Mengemis alias meminta-minta itu sungguh apa tidak malu? Dimana urat malunya? Oiya lupa, jaman
modern semua bisa dijual untuk dapat cuan, termasuk rasa malu. Padahal meminta-minta justru
menurunkan martabat manusia, bagaimana dalam Islam? Diriwayatkan dari Abdullah bin Umar, ia
berkata: “ Nabi ‫ ﷺ‬bersabda, “Sebagian orang selalu meminta-minta hingga ketika sampai di hari
kiamat, tidak ada sedikit pun daging di wajahnya” [HR. Al-Bukhari dan Imam Muslim]. Riwayat lain
menyebutkan bahwa Rasulullah ‫ ﷺ‬bersabda: “Barangsiapa meminta-minta, sedang ia
mempunyai kecukupan, maka sungguh hanyalah memperbanyak bara api di jahannam. Para sahabat
bertanya: Berapakah jumlah kecukupan yang menyebabkan ia tidak pantas meminta-minta?
Rasulullah ‫ ﷺ‬menjawab: Sekedar untuk dapat makan pagi dan makan sore” [HR. Abu Dawud].

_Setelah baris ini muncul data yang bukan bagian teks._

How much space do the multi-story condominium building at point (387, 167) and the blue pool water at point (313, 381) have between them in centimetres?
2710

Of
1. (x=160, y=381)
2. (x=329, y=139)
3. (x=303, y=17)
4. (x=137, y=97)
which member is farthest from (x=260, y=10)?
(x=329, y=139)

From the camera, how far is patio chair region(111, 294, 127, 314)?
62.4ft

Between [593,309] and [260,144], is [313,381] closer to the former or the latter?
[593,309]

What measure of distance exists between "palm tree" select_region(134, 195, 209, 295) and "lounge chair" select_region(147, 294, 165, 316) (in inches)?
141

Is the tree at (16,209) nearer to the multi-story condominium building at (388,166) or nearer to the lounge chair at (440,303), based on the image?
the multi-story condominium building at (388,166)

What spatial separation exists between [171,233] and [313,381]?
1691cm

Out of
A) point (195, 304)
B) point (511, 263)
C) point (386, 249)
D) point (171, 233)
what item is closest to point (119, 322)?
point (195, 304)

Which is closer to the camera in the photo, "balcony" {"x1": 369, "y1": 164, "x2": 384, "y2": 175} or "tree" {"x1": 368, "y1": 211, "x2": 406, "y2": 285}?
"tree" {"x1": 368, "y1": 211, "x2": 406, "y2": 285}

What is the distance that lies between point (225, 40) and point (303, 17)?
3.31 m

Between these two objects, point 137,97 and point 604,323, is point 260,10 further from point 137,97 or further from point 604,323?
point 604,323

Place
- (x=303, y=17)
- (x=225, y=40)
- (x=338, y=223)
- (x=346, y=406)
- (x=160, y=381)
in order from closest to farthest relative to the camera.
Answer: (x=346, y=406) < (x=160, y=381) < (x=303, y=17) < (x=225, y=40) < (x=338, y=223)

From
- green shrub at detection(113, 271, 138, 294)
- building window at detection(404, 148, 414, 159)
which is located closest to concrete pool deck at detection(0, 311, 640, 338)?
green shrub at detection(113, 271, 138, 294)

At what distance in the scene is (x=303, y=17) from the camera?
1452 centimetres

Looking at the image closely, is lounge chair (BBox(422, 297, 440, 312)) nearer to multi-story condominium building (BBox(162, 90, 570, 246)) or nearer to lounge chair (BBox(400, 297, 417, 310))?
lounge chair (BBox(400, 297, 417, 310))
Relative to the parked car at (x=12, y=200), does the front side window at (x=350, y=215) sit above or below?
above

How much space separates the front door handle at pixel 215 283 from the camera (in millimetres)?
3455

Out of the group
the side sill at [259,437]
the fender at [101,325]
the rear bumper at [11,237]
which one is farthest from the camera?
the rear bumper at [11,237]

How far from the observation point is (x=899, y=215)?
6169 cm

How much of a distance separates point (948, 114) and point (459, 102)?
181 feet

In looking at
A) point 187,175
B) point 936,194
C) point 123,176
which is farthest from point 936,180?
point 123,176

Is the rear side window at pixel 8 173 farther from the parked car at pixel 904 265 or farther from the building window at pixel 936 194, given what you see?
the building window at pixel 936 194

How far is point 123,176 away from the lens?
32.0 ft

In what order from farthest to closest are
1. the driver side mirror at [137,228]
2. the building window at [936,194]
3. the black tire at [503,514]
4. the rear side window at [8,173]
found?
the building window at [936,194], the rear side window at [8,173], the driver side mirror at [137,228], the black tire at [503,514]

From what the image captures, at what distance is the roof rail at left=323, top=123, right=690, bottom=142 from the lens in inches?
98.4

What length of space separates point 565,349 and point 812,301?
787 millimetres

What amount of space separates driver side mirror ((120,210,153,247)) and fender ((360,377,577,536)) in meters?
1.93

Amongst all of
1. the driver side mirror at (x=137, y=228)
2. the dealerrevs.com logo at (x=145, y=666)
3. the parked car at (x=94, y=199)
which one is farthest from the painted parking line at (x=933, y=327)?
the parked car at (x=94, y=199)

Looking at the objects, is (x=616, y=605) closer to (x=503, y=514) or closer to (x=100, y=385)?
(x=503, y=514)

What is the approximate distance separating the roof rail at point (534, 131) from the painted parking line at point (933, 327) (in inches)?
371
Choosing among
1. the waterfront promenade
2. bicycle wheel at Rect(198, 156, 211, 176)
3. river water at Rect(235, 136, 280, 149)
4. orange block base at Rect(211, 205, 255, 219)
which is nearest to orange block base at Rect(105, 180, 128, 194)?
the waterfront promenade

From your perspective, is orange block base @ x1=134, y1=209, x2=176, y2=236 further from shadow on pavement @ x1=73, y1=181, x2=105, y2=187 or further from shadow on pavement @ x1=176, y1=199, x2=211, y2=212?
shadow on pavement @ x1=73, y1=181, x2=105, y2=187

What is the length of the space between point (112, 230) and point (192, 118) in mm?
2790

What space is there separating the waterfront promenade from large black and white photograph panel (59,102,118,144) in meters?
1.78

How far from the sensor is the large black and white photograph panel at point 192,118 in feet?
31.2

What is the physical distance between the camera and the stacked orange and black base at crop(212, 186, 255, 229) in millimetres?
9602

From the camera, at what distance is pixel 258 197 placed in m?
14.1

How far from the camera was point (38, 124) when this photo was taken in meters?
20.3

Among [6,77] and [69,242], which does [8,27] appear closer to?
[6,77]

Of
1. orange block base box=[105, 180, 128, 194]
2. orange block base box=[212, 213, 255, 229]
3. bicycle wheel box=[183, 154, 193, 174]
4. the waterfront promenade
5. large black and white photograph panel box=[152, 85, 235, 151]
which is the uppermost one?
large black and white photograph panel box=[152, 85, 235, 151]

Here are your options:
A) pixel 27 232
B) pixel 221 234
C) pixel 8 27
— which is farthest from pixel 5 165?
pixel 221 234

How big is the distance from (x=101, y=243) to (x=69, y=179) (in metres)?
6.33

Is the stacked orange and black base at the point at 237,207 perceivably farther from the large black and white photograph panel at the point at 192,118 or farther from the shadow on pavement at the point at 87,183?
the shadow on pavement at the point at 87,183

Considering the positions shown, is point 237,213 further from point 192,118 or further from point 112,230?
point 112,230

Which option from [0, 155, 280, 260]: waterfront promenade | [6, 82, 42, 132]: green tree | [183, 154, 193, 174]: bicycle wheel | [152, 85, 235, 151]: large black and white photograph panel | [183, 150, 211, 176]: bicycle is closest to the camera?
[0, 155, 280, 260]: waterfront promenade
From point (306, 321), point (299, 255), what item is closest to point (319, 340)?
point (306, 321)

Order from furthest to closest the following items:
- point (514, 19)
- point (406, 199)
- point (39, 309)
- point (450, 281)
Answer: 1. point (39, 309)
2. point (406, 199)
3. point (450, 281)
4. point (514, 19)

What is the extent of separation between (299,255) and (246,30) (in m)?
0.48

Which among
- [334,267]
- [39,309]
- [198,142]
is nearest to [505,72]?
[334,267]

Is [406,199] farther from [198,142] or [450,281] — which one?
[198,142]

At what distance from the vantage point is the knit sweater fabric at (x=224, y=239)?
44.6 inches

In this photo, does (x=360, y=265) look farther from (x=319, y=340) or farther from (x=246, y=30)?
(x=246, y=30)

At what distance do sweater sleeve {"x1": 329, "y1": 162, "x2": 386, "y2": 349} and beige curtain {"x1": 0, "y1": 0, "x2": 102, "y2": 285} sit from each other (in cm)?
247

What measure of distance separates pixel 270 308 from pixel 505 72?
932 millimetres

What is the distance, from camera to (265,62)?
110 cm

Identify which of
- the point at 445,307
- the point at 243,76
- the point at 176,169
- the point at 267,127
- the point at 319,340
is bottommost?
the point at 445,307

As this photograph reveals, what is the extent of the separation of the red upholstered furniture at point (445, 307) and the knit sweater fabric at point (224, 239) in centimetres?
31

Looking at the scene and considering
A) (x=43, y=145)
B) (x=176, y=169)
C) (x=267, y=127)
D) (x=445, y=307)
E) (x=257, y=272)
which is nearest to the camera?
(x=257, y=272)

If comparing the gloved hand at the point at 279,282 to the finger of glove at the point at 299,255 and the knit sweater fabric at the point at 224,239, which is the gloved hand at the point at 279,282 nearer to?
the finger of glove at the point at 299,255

Tuntutan hidup hedon di masa kapitalis ini semakin hari semakin kuat magnetnya, mengemis
menggunakan media sosial alias mengemis secara online dapat uang kemudian uang digunakan
untuk membeli barang-barang mewah sebagai koleksi, hmmm sungguh tidak habis pikir kok ada
manusia begitu ya? Kasusnya bukan hanya satu, namun sangat banyak bahkan baru-baru ini sempat
trending ada perumahan mewah yang penghuninya adalah bekerja sebagai pengemis-pengemis
lampu merah hingga pengemis online, rumahnya lebih mewah dari karyawan-karyawan swasta pada
umumnya. Dosen saya pernah melakukan penelitian tentang pendapatan pengemis-pengemis lampu
merah, saat di kalkulasi sungguh menggiurkan memang bahkan pendapatan satu bulan jika di rata-
rata dari hariannya, pendapatan mereka lebih besar dari gaji dosen setiap bulannya. Pantas saja
manusia-manusia malas dan berhasrat hidup mewah rela memotong urat malunya demi cuan dan
memenuhi tuntutan hidup hedon di era kapitalis ini, ditambah lagi kemudahan mengemis tanpa
berpanas-panasan dibawah terik matahari, cukup modal gadget dan kuota. Meresahkan bukan?
Dimana peran negara? Kok bisa hal seperti ini merajalela, sibuk apa sih negara sampai rakyat-
rakyatnya menjadi pengemis? Semiskin itukah negeri yang disebut surga dunia ini???